## WHAT THIS EXERCISE ASKS
1. In the passage on the Dallas model home, in which city is AFB based?
2. List every item that the passage on the Dallas model home names as equipment in the home.
3. From the passage on the Dallas model home, return word for word the text running from "The Dallas model" to "of the facility.".
::: PASSAGE TO READ
Smith was instrumental in raising funds for the Center and making sure the model home felt like home while it was equipped with items such as a talking thermometer, strategically placed task lighting, and contrast furnishings. Other items include lights placed inside kitchen cabinets to make contents more visible, a knife attached to a cutting board making chopping safer, and a beeping device that tells you your cup is full.

"It's about giving people new ways to do very familiar tasks," explains Kelly Parisi, vice president of communications for AFB which built and operates the center.

"The goal is to help people function as independently as possible," adds Judy Scott, director of the AFB Center on Vision Loss. "It's exciting because people tour the home and realize how simple some of the options are. They often say, 'That's something I can do tonight, when I get home'."

The Dallas model home is the first of its kind in the country. Scott praises the Dallas business and civic community for raising more than $1 million to make the Center possible, including Dallas business leaders Rodger Meier and Larry B. Kimbler.

AFB, a national nonprofit organization based in New York City, doesn't sell any of the items, but provides detailed cards and information on where to purchase them. It also houses a national resource library and encourages tours of the facility.
::::::
::: EXTRACTED RECORDS
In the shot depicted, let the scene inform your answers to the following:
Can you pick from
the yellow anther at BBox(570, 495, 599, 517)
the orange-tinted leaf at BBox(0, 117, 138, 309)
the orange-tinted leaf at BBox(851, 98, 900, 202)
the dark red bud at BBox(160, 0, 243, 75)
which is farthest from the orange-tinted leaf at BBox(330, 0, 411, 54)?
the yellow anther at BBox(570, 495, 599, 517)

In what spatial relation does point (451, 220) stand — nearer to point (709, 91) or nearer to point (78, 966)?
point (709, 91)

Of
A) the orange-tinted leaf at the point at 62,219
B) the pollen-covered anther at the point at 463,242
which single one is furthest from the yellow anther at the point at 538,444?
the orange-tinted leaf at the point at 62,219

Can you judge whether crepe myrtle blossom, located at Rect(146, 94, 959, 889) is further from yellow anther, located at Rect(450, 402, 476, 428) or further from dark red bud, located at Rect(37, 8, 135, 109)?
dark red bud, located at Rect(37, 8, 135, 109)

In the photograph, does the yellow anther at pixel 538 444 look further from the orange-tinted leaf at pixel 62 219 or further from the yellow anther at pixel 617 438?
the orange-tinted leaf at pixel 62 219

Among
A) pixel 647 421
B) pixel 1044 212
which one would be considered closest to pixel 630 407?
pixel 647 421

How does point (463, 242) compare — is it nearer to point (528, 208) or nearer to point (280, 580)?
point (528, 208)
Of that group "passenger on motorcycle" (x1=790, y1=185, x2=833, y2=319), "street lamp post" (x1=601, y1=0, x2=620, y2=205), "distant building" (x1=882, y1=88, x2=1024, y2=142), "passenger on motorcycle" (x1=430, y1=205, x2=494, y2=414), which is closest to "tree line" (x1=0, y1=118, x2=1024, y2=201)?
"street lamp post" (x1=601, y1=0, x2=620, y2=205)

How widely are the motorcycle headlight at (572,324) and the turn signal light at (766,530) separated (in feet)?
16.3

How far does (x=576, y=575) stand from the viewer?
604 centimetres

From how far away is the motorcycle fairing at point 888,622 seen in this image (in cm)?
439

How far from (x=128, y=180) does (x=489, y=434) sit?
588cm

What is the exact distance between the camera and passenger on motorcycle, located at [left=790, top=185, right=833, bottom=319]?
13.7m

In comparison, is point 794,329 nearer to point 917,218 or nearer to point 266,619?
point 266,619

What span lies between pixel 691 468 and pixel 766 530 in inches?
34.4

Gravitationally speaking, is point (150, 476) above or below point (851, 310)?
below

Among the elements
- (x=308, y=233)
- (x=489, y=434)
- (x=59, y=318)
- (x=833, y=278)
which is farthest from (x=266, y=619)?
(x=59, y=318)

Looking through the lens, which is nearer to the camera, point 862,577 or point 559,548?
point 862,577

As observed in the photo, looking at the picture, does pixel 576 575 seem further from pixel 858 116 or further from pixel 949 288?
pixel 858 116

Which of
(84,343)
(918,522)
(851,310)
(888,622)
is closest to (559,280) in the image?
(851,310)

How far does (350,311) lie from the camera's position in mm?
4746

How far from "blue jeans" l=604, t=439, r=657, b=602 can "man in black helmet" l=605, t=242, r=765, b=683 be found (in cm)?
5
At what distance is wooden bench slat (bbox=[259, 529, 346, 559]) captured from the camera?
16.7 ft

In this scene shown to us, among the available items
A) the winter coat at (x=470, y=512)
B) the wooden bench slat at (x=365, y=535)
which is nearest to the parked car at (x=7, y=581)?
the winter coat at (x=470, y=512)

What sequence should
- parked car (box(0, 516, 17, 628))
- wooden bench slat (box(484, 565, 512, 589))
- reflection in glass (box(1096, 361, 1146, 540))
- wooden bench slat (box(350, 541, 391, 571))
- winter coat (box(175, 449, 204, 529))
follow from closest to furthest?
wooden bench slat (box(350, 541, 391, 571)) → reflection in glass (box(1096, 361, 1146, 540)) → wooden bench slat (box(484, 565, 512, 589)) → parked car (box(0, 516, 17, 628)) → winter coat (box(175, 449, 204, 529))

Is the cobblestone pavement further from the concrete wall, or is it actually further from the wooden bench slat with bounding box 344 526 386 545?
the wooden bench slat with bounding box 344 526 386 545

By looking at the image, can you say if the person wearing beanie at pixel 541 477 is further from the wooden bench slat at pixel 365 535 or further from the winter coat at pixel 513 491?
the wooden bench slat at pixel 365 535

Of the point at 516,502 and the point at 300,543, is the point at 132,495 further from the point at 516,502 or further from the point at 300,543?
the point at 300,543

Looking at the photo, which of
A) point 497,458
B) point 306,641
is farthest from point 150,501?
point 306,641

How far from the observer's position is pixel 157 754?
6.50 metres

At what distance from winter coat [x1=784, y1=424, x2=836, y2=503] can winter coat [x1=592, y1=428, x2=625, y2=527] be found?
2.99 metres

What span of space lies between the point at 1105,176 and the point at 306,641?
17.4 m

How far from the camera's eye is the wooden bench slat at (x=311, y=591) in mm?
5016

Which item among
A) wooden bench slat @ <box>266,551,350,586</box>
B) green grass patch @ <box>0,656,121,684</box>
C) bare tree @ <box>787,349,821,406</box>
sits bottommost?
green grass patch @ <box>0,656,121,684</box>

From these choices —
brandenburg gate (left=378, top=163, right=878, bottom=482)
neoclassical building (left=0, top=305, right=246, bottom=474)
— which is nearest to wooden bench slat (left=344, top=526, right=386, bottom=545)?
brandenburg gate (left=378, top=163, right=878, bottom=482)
::::::
## SOLUTIONS TO EACH TASK
1. New York City

2.
- a talking thermometer
- strategically placed task lighting
- contrast furnishings
- lights placed inside kitchen cabinets
- a knife attached to a cutting board
- a beeping device that tells you your cup is full

3.
The Dallas model home is the first of its kind in the country. Scott praises the Dallas business and civic community for raising more than $1 million to make the Center possible, including Dallas business leaders Rodger Meier and Larry B. Kimbler.

AFB, a national nonprofit organization based in New York City, doesn't sell any of the items, but provides detailed cards and information on where to purchase them. It also houses a national resource library and encourages tours of the facility.